North Texas Conference’s Bishop Michael McKee spoke twice about the incident during the annual meeting. Black clergy held a press conference and prayer gathering outside the McKinney police department immediately after the meeting ended Tuesday afternoon.
Some white clergy and laity attended as well, including the Rev. Thomas Brumett, pastor of First United Methodist Church in McKinney.
By then, the fast-moving story had just taken another turn, with the resignation of the officer, Cpl. Eric Casebolt. McKinney Police Chief Greg Conley described Casebolt's conduct as "indefensible" and "out of control."
Not end of story
“[The resignation] is a good first step, but it’s not the end of the story,” said the Rev. Frances Cudjoe Waters, associate pastor of Hamilton Park United Methodist Church and president of the North Texas Conference’s African American Clergy Fellowship.
[The resignation] is a good first step, but it’s not the end of the story.
Brumett said he’s a fan and friend of the McKinney police but joined Waters in calling on city officials to complete a full, transparent investigation of Casebolt’s actions.
“He resigned. That’s a good thing,” Brumett said. “We still need to pursue justice.”
The McKinney incident, the latest in a series of controversies across the country involving apparent police misconduct caught on video, should prompt broad soul-searching, according to Brumett.
“Are we systemically healthy as churches, as police departments, as a community?” Brumett asked. “This is an opportunity for us to seek justice in all areas.”
Offered an apology
By June 10, Casebolt had gone beyond the resignation to offer an apology delivered by his attorney. She pointed out that Casebolt had been feeling emotional distress the day of the incident, having worked a suicide and an attempted suicide soon before getting called to the pool party dispute.
Casebolt was among officers called to the police party in Stonebridge, a planned community within McKinney. Accounts of what happened before and after differ, but a bystander’s video captured him pulling his gun on black youths and throwing one black teenage girl to the ground.
“When I saw the video, I thought about my daughter, who is 18,” said the Rev. Michael Bowie Jr., pastor of St. Luke Community United Methodist Church, a large predominantly African-American congregation in Dallas. “It just lets us know that we have a lot of work to do in America.”
Focus on race relations
McKee attended a June 9 lunch meeting of black clergy in the conference. Later that day, he told the full conference that he had decided this spring, after the Council of Bishops issued a pastoral letter on racism after allegations of police brutality against blacks in Baltimore and elsewhere, that the North Texas Conference must make race relations a focus.
“This is just another reason why,” McKee said of the McKinney incident.
McKee invited Waters, Brumett and the Rev. John McLarty, pastor of Stonebridge United Methodist Church, to address the conference. McLarty’s parishioners include McKinney Mayor Brian Loughmiller. Both McLarty and Brumett attended an ecumenical prayer meeting with Loughmiller and Conley.

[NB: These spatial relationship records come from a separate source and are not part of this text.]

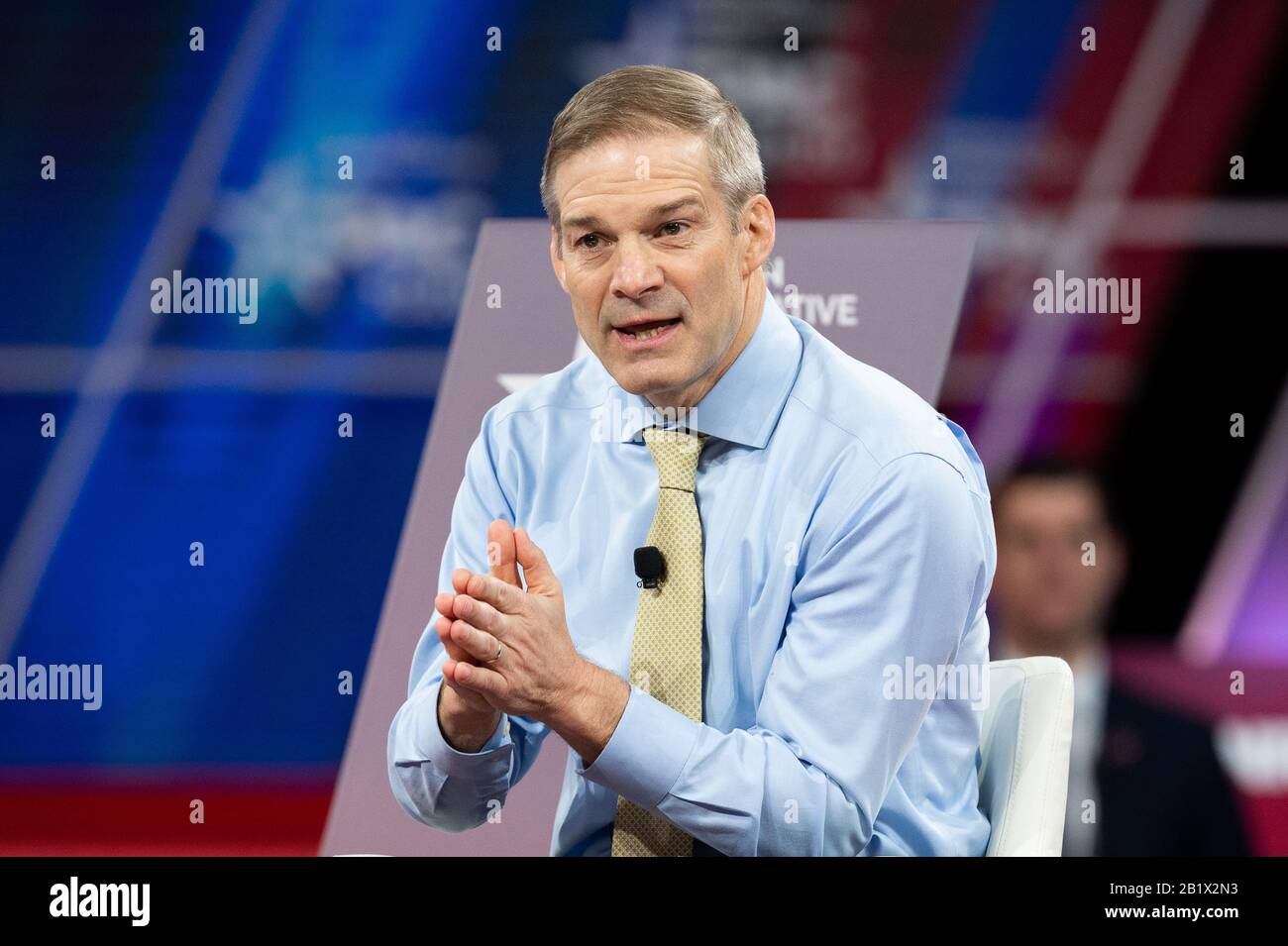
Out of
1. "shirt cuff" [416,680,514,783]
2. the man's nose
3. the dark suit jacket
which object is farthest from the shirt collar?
the dark suit jacket

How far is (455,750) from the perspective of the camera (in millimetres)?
1938

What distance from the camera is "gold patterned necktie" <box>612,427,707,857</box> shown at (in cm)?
199

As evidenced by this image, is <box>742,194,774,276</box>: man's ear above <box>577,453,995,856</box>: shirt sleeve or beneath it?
above

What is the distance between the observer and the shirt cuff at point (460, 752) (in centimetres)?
194

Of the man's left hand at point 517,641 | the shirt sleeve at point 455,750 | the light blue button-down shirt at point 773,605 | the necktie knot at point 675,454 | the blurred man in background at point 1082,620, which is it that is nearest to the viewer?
the man's left hand at point 517,641

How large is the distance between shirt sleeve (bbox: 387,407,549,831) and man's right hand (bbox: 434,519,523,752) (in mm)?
20

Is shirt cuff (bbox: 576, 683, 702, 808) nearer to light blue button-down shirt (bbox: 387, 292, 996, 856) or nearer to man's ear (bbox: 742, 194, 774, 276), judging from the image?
light blue button-down shirt (bbox: 387, 292, 996, 856)

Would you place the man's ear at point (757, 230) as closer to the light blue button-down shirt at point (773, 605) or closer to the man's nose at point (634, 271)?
the light blue button-down shirt at point (773, 605)

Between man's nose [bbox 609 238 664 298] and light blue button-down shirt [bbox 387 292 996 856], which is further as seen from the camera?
man's nose [bbox 609 238 664 298]

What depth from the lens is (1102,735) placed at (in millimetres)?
3006

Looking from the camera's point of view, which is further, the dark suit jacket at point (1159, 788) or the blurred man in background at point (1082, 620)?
the blurred man in background at point (1082, 620)

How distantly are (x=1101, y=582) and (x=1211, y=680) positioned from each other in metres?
0.32

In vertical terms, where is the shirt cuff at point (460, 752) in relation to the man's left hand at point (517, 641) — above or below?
below

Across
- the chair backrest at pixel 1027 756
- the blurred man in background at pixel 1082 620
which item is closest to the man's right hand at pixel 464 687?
the chair backrest at pixel 1027 756
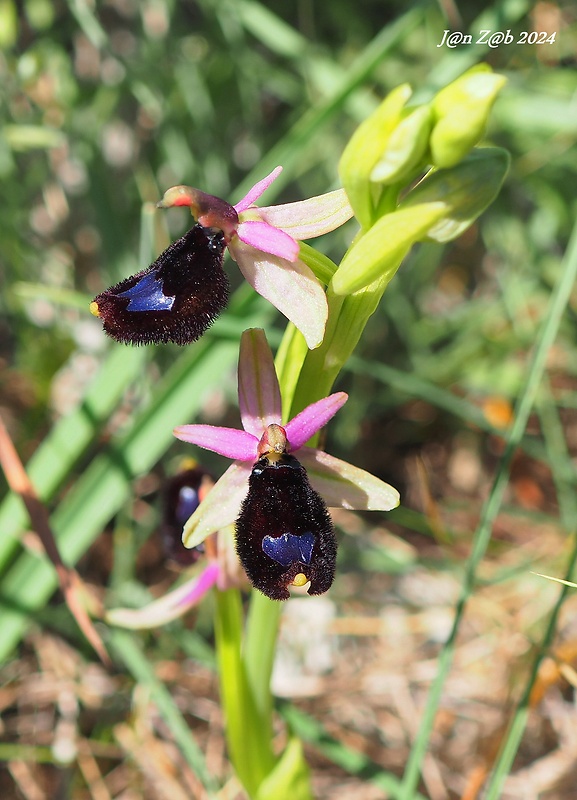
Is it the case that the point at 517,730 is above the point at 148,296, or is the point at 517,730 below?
below

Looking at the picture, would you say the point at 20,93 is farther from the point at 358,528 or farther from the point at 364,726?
the point at 364,726

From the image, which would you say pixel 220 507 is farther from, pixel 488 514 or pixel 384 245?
pixel 488 514

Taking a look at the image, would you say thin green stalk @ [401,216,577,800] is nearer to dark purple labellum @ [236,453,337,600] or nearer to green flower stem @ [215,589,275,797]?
green flower stem @ [215,589,275,797]

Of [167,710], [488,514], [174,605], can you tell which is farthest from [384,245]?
[167,710]

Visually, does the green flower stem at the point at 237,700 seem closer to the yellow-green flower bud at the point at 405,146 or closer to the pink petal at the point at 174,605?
the pink petal at the point at 174,605

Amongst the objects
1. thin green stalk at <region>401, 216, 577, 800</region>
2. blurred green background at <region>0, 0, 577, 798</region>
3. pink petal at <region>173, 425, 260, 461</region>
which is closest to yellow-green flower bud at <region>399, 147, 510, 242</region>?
pink petal at <region>173, 425, 260, 461</region>
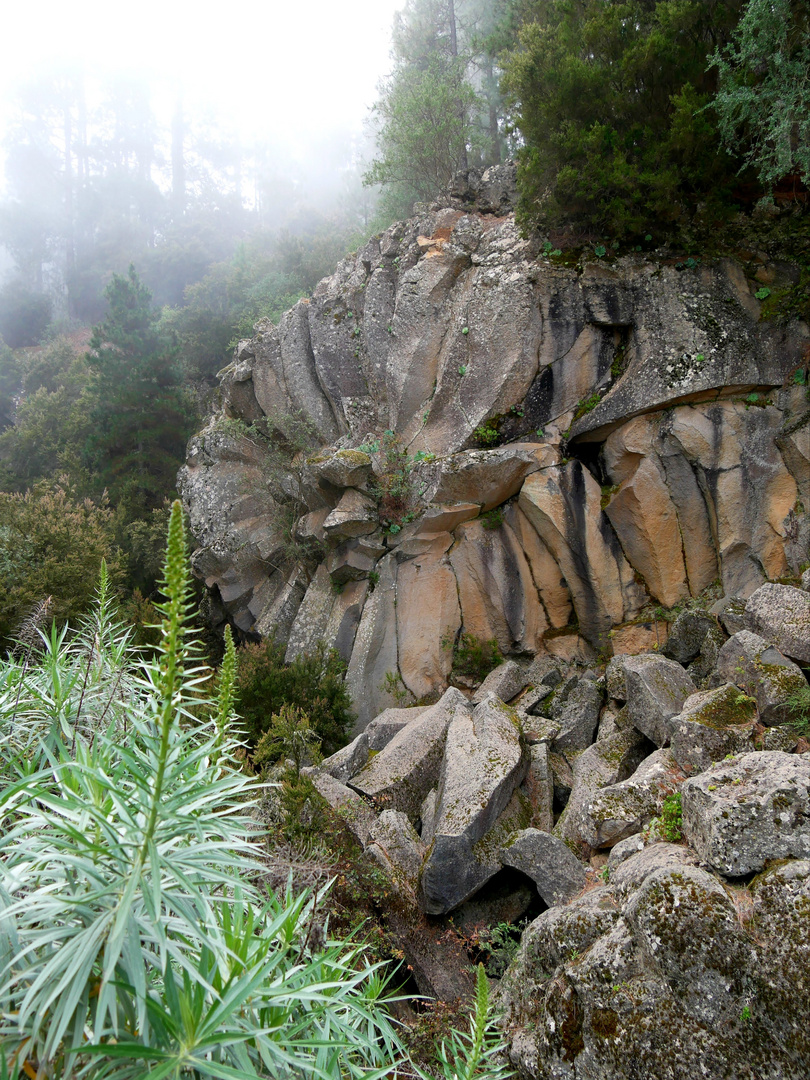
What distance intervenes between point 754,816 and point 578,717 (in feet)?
14.8

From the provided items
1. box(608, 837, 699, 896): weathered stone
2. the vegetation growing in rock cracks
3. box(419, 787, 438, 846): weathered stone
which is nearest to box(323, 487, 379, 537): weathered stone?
box(419, 787, 438, 846): weathered stone

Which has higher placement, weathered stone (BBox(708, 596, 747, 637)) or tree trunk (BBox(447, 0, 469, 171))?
tree trunk (BBox(447, 0, 469, 171))

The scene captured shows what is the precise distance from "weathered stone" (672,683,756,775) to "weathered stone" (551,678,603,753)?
7.48ft

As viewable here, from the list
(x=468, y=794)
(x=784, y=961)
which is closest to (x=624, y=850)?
(x=468, y=794)

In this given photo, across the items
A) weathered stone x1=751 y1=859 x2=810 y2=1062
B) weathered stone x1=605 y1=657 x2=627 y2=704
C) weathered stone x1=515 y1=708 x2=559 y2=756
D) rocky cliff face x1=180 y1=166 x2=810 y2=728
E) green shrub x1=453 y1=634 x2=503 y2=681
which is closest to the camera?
weathered stone x1=751 y1=859 x2=810 y2=1062

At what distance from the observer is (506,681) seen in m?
10.4

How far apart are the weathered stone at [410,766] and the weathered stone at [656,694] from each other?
2180 mm

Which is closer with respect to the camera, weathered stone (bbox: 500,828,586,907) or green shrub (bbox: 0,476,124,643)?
weathered stone (bbox: 500,828,586,907)

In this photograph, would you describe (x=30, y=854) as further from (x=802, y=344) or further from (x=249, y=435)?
(x=249, y=435)

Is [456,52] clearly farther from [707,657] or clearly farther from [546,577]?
[707,657]

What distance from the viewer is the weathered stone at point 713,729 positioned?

McKee said he was grateful that Brumett, McLarty and black clergy of the conference had come together to respond.
“This is one reason why I love being a United Methodist,” McKee said.
Waters, a law school graduate before turning to ministry, described the video as clearly showing excessive force toward the black youth.
“We, the people of God, want all of God’s children to be treated well,” she said at the press conference.
Waters added that The United Methodist Church, as a large, integrated denomination with a long commitment to racial reconciliation, is well positioned to foster healthful dialog and press for improved policing.
Waters said she hopes that the North Texas Conference sets a positive example.
“We don’t want to have a Baltimore or Ferguson in Dallas,” Waters emphasized.